La Conférence des présidents d’université (CPU) est régulièrement citée quand on évoque les politiques de l’enseignement supérieur et de la recherche. Derrière une équipe élue se trouvent une vingtaine de permanents dont le travail est animé par un délégué général, Guillaume Bordry.

Campus Matin l’a interrogé. Il raconte l’impact de la crise sanitaire sur le fonctionnement de son organisation et les leçons qu’il en tire.

Colloque annuel 2019 de la CPU à Vannes, le dernier organisé en présentiel - © Conférence des présidents d’université
Colloque annuel 2019 de la CPU à Vannes, le dernier organisé en présentiel - © Conférence des présidents d’université

Guillaume Bordry est un habitué des universités, où il a eu plusieurs vies professionnelles.
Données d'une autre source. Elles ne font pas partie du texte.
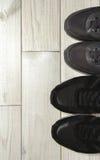 Un paio delle scarpe maschii e femminili Fotografie Stock Libere da Diritti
Aujourd’hui délégué général de la Conférence des présidents d’université (CPU), il est d’abord un enseignant. Professeur agrégé, puis maître de conférences, il est passé par Nancy, Paris et Nanterre. 
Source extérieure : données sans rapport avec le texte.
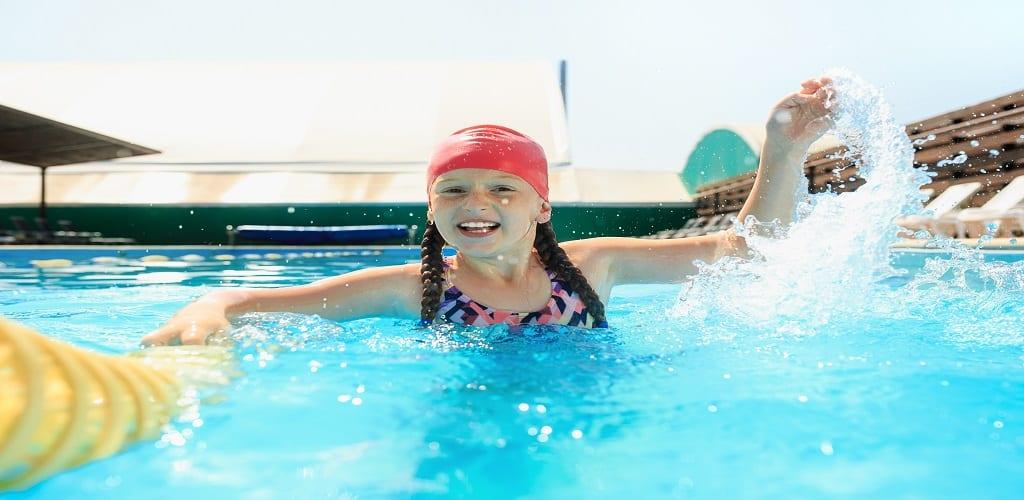 belajar berenang secara otodidak di rumah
C’est ensuite comme directeur d’IUT, à Paris Descartes (aujourd’hui Université de Paris) qu’il prend des fonctions nationales, puisqu’il préside l’Assemblée des directeurs d’IUT (Adiut) de 2012 à 2015. Nommé inspecteur général en 2017, il a rejoint la CPU en septembre 2019.

C’est son regard de manager d’une équipe permanente d’une vingtaine de personnes et à l’interface avec des présidents élus que Campus Matin a voulu connaitre. 

« Notre mode de fonctionnement n’a pas changé depuis mars »

Comment vivez-vous le deuxième confinement ? Étiez-vous mieux préparés ? 

« Je vois ce second confinement comme une épreuve de robustesse » - © Xavier Teissedre/CPU
« Je vois ce second confinement comme une épreuve de robustesse » - © Xavier Teissedre/CPU

Le premier confinement a suscité à la fois de l’inquiétude et, par son caractère relativement soudain, une forme de sidération. Il a pu être vécu par certains comme une sorte de parenthèse, tandis que ce second confinement est la prise de conscience d’une bascule.

Au printemps dernier, on pouvait avoir en tête de retrouver intacts, en sortie de crise, un monde et des pratiques « d’avant » : ce second confinement nous éloigne sensiblement de cette idée. 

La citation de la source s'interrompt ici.